Using the Themis page below, decide whether each statement agrees with it: (a) Themis can deploy changes and modify cloud resources. (b) Every CLI review keeps a local run log under .themis/runs/. (c) The setup wizard stores secret configuration under .themis/. For each, answer yes or no and quote the words from the page that settle it.

Page text ->
· · ·
Themis is a read-only reasoning agent for infrastructure change review. It reviews proposed infrastructure changes before deployment and produces structured notes on risks, missing evidence, verification steps, rollback questions and confidence level.
It is built for the Microsoft Agents League Reasoning Agents track. The project is intentionally narrow: it helps a human reviewer decide whether a proposed infrastructure change is ready for approval.
| Section | Start here for |
|---|---|
| What Themis is | project scope |
| Why Themis matters | practical need |
| Demo video | demo video, hosted on YouTube |
| Quick start | deterministic local demo |
| Example input | main risky scenario |
| Example output | checked-in sample reports |
| Architecture | six-agent pipeline |
| Microsoft IQ and Foundry | mock retrieval, Foundry retrieval and verification scope |
| Safety model | guardrails and human approval |
| Public-interest use case | community infrastructure review |
| Screen reader and WCAG-oriented design | CLI, Markdown and accessible review output |
| Judging alignment | how the project maps to the rubric |
| Documentation | deeper project documents |
| Project structure | repository layout |
| Tests | verification commands |
| Limitations | current limits |
| Demo media | final video and README media |
Themis is a pre-change review assistant for infrastructure work. It separates facts from assumptions, retrieves relevant context, ranks risks, identifies missing evidence, proposes verification steps and asks rollback questions.
The output is advisory. A human reviewer still approves, rejects or asks for more information.
Infrastructure changes often fail before the deployment starts: the change record does not name the exposure boundary, the rollback path is vague, owner approval is missing or the post-change checks only prove that something responds. Themis turns that kind of proposal into review material a human can act on before users are affected.
The project is deliberately read-only. It does not deploy, scan, mutate cloud resources or replace approval. Its value is in making the reasoning visible: what is known, what is assumed, what is missing, what should be verified and what should stop the change from being treated as ready.
uv sync
uv run pytest
uv run streamlit run app.pyThe default demo uses deterministic local context retrieval:
uv run themis-review samples/change_risky.mdEach CLI review saves a local run log under .themis/runs/. The log contains the rendered report, structured report data, proposal path and retrieval mode so prior reviews can be revisited without re-running the agent.
uv run themis-review --list-runs
uv run themis-review --show-run .themis/runs/<run-log>.jsonTo run the guided setup wizard:
uv run themis-setupThe setup assistant checks Azure CLI, login state, visible Azure subscriptions, optional Foundry dependencies, project endpoint and agent ID. It then prompts for each setup value and can apply the Azure setup, use or create the Foundry resource/project, create the model deployment if needed and create the Foundry agent after confirmation.
For narrower setup steps:
uv run themis-setup check
uv run themis-setup --login check
uv run themis-setup azure-subscription-check
uv run themis-setup azure-subscription-check --apply
uv run themis-setup setup-agent
uv run themis-setup attach-sourcesThe Azure step prompts for subscription, resource group and region. The wizard then prompts for the Foundry resource, project and model deployment names, uses existing resources where present and creates missing resources when confirmed. It saves non-secret local configuration under .themis/.
· · ·
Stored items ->

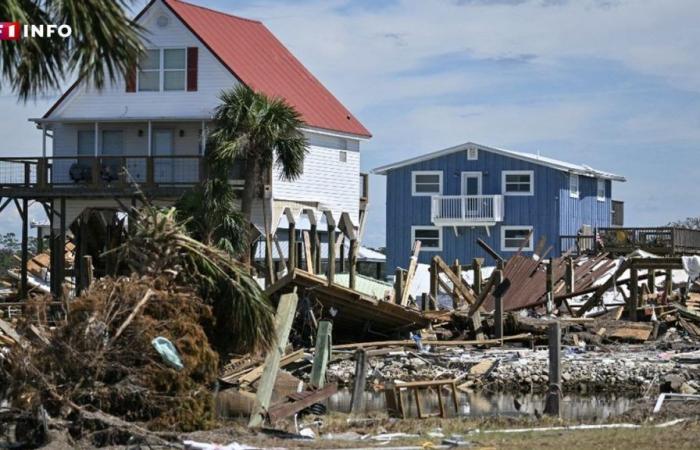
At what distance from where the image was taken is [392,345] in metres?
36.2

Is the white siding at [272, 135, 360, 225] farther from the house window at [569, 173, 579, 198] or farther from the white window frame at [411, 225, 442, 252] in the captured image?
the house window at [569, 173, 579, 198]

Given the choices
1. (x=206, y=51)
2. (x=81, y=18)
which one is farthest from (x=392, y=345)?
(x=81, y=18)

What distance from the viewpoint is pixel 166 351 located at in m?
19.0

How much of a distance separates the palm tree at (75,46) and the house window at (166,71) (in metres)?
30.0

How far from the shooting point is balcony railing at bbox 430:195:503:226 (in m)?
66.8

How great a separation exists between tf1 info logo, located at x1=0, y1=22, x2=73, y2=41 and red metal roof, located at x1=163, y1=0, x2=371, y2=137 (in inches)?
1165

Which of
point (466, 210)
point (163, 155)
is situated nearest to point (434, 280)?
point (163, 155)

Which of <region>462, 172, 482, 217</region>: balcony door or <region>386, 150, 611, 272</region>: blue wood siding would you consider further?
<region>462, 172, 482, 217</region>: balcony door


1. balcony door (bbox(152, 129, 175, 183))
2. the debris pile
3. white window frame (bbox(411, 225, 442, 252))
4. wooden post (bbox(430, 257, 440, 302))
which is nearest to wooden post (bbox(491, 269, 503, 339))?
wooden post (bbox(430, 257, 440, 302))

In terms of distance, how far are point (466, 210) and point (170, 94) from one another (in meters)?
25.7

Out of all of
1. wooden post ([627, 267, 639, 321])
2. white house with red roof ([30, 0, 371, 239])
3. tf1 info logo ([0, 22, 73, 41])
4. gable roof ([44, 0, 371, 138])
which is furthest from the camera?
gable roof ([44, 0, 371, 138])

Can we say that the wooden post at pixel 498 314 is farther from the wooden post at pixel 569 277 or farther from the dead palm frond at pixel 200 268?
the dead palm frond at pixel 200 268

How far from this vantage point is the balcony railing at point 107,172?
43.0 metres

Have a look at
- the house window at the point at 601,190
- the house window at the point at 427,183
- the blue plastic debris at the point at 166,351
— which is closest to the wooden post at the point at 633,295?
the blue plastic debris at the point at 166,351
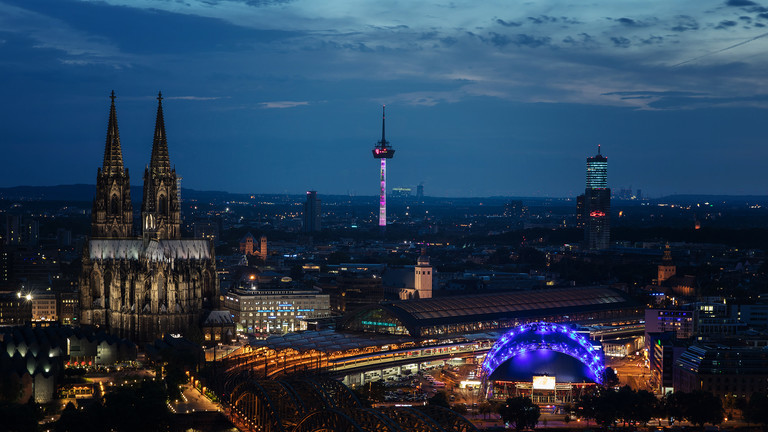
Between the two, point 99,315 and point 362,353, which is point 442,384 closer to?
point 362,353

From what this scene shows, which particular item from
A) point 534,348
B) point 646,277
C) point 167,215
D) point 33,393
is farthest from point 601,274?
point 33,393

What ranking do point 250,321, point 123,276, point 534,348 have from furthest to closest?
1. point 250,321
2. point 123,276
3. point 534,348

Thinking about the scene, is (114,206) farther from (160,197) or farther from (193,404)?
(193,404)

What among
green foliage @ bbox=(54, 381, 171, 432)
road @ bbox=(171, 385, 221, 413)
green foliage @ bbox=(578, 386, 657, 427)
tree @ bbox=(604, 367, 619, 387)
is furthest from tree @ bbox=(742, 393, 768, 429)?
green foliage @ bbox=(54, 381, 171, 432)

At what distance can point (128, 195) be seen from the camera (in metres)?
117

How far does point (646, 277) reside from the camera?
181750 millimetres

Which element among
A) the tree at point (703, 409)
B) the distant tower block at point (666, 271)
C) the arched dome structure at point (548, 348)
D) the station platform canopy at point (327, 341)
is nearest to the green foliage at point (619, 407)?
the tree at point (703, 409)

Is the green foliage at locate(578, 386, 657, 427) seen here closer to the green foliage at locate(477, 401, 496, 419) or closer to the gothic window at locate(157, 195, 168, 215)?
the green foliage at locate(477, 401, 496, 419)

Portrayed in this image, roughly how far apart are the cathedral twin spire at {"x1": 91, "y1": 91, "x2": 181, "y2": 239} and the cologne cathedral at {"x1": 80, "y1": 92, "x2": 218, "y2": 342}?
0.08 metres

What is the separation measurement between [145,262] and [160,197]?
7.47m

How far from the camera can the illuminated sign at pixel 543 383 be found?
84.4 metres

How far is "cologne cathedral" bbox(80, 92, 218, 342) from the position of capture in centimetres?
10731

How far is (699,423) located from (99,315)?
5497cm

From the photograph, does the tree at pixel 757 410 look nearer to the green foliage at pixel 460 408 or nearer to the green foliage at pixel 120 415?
· · ·
Reply to the task ->
(a) No: "It does not deploy, scan, mutate cloud resources or replace approval."
(b) Yes: "Each CLI review saves a local run log under .themis/runs/."
(c) No: "It saves non-secret local configuration under .themis/."